Deine Aufgaben =
**1)** Aus welchem Jahrgang kommt Sami Ashi laut dem Text über den Redewettbewerb?
**2)** Schreib aus den Datensätzen die Zeilen von der Zeile mit „What is the“ bis zum Ende der Datensätze Wort für Wort ab.

Textauszug =
════════════════════

Für die Rednerin Vivian Volckmar aus dem Jahrgang 11 ist die Stimme unsere ständige Begleiterin. Manchmal würden wir sie nicht erheben, weil wir uns vor Widerspruch fürchteten. Mit unserer Stimme könnten wir andere verletzen und oft   würden wir kein Anderssein akzeptieren. „Es wird geurteilt über Menschen, die man nicht kennt und die am Ende doch so viel mit uns gemeinsam haben. (…) Wir müssen unsere Stimme nutzen, um andere zu loben. Benutzt eure Stimme zum Guten.“
Die Jury lobte die poetische Kraft ihrer Bilder. Ihre Art der Verwendung des Leitmotivs der Stimme wirke wie bei einer Literatin.
Der zweite Gewinner in dieser Gruppe war Sami Ashi, wie Vivian ebenfalls aus Jahrgang 11. Auf eine „energiegeladene“ Weise forderte Sami, für die drängenden Probleme dieser Welt die Augen zu öffnen. Wir selbst würden in einem wohlhabenden Land leben, und das Gendern sei für uns ein Thema mit großer Resonanz. Dabei stehe doch die Welt in Flammen, und was seit zwei Jahren nach dem Angriff Russlands auf die Ukraine geschehe, sei eine furchbare Verletzung der Menschlichkeit. Um die Wahrung der Menschlichkeit gehe es seit dem 7.Oktober 2023 auch im Nahen Osten. Nach dem schrecklichen Angriff von Terroristen auf Israel stürben bei der Gegenoffensive Israels täglich unschuldige Menschen im Gaza-Streifen. Mit seiner Forderung, nicht nur für eine Seite, sondern für die Menschlichkeit in diesem Konflikt einzutreten, und seiner gekonnten Vortragsweise beeindruckte Sami die Zuhörenden: „Seid mutig! Werdet laut!“

Wie viel Mut dazu gehöre, in einem solchen Wettbewerb vor einem größtenteils fremden Publikum zu sprechen, hob Herr Nührig als Moderator und Organisator des Wettbewerbs hervor und dankte auch all denen, die die Redner*innen dazu motiviert hatten, sich zu informieren, Argumente zu sammeln und eine Rede zu schreiben, um für ein wichtiges Anliegen zu werben.

════════════════════

Gegebene Daten =
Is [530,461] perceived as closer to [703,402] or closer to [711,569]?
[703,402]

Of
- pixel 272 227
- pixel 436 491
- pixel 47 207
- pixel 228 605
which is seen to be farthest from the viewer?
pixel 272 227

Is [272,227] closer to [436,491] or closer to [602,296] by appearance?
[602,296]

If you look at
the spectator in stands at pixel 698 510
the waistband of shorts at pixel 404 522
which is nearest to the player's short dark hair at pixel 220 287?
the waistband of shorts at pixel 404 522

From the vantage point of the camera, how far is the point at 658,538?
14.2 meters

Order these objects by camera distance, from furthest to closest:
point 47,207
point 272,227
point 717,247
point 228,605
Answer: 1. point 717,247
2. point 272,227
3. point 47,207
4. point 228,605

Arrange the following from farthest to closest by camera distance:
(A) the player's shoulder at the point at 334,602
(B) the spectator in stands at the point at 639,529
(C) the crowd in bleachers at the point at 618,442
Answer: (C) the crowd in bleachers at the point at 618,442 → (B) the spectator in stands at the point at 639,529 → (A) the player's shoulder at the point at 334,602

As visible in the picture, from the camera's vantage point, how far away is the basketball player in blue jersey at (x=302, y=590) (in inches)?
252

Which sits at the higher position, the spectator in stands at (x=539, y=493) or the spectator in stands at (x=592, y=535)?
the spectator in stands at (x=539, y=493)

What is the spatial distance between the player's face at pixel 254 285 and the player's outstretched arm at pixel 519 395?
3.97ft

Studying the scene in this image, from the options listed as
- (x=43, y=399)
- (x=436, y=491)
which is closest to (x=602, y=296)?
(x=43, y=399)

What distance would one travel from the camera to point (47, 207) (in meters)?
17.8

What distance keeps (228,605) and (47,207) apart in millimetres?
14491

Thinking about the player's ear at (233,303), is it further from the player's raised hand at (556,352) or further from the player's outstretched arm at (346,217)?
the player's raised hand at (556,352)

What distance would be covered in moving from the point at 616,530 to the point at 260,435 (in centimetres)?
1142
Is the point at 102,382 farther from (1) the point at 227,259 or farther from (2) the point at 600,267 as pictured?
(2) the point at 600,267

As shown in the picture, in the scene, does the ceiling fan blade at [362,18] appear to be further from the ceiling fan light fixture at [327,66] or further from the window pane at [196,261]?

════════════════════

Lösungen =
**1)** Aus Jahrgang 11.

**2)**
What is the spatial distance between the player's face at pixel 254 285 and the player's outstretched arm at pixel 519 395?
3.97ft

Studying the scene in this image, from the options listed as
- (x=43, y=399)
- (x=436, y=491)
which is closest to (x=602, y=296)?
(x=43, y=399)

What distance would one travel from the camera to point (47, 207) (in meters)?
17.8

What distance keeps (228,605) and (47,207) apart in millimetres?
14491

Thinking about the player's ear at (233,303), is it further from the player's raised hand at (556,352) or further from the player's outstretched arm at (346,217)?
the player's raised hand at (556,352)

What distance would be covered in moving from the point at 616,530 to the point at 260,435 (in centimetres)?
1142
Is the point at 102,382 farther from (1) the point at 227,259 or farther from (2) the point at 600,267 as pictured?
(2) the point at 600,267

As shown in the picture, in the scene, does the ceiling fan blade at [362,18] appear to be further from the ceiling fan light fixture at [327,66] or further from the window pane at [196,261]?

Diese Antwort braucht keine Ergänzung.